EXCERPTED PASSAGE:
------------------------------------

The Modernization of Mongolia


Mongolian workdays end on 10 July. From 11 to 13 July it is the Naadam festival. After that are the summer holidays. (This doesn’t mean that all functions cease. The pace of work slackens a little.)

From June to August is the best season. That’s why the four Mongolian seasons are called June, July, August and winter.

In Calgary in Alberta, Canada, the annual festival called the Calgary Stampede also takes place at the same time (9 to 18 July). This is a cowboy festival.

What the two festivals have in common is the continuing of a sporting event which reflects the lifestyle and history of people who live while herding nomadically on grasslands. The joy and pride of the people of the grassy plains are displayed.

For Mongolia and Alberta there is one more political and economic backdrop they share in common. The Province of Alberta is Canada’s leading oil and natural gas production area, and backed by the income from resource production, there is independent management by the provincial government, drawing a line with the federal government in the east. And it is affluent. Today, Mongolia is aiming toward the world of Alberta.

Canada is a nation with a free economy, the history of which is also long. The price of oil as a regional resource began to rise rapidly, however, from the 1973 oil shock on. At that time the rules on resource development that had been formed domestically in Canada were changed with a strengthening of the authority of the provinces.

Mongolia also has been supported by the recent surge in resource prices, and is attempting to revise the mechanisms for the development of those resources. The Mongolian government revised the law on mining in 2007, and further in 2009, in a form that substantiated this, concluded an investment agreement with Ivanhoe Mines relating to the development of the Oyuu Tolgoi copper and gold mines. Regarding Oyuu Tolgoi, they got to work on the construction of production facilities in April of this year, and production is slated to commence in 2013.

Regarding the coal mine of Tavan Tolgoi, the outcome of the deliberations up to July of this year in the State Great Khural [parliament] was that a basic direction was set, and that an implementation plan was to be formulated by this winter.

Via resource development projects, Mongolia’s GNP will dramatically increase, and the living standards of the people will grow the richer.

------------------------------------

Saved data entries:
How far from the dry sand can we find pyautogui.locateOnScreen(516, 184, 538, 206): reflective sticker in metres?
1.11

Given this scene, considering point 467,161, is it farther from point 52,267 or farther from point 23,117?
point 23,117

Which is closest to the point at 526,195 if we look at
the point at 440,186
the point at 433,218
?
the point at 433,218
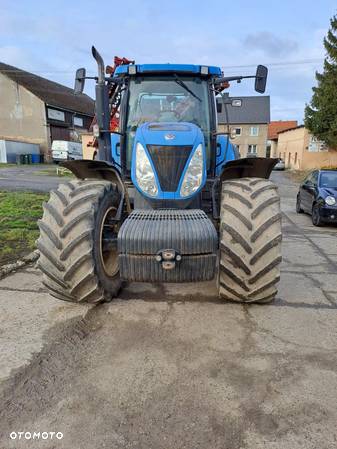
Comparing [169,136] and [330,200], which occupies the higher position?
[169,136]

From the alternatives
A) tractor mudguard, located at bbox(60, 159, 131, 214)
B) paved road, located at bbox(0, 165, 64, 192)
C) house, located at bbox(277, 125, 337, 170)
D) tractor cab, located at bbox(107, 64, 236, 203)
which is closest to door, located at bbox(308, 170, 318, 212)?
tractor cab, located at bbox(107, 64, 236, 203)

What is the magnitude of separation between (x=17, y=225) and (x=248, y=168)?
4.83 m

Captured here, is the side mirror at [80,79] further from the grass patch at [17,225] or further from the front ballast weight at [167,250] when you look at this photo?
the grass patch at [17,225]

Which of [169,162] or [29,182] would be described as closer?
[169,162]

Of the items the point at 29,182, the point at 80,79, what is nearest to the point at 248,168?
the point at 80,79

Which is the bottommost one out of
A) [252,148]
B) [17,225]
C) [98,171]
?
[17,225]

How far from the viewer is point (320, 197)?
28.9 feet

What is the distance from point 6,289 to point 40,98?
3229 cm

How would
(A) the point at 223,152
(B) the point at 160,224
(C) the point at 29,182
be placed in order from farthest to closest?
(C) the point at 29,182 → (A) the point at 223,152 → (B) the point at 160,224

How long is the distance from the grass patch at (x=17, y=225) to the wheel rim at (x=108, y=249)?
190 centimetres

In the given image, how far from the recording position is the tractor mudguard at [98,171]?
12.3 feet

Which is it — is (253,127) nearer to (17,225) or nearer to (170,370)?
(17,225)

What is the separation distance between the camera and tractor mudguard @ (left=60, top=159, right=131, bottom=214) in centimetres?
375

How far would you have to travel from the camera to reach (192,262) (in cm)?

------------------------------------

Answer these questions using the passage on Mongolia's modernization.
(a) On what date do Mongolian workdays end?
(b) With which company did the Mongolian government conclude an investment agreement in 2009?
(c) In what year is production at Oyuu Tolgoi slated to commence?
The data have no connection to the passage on Mongolia's modernization.

(a) 10 July
(b) Ivanhoe Mines
(c) 2013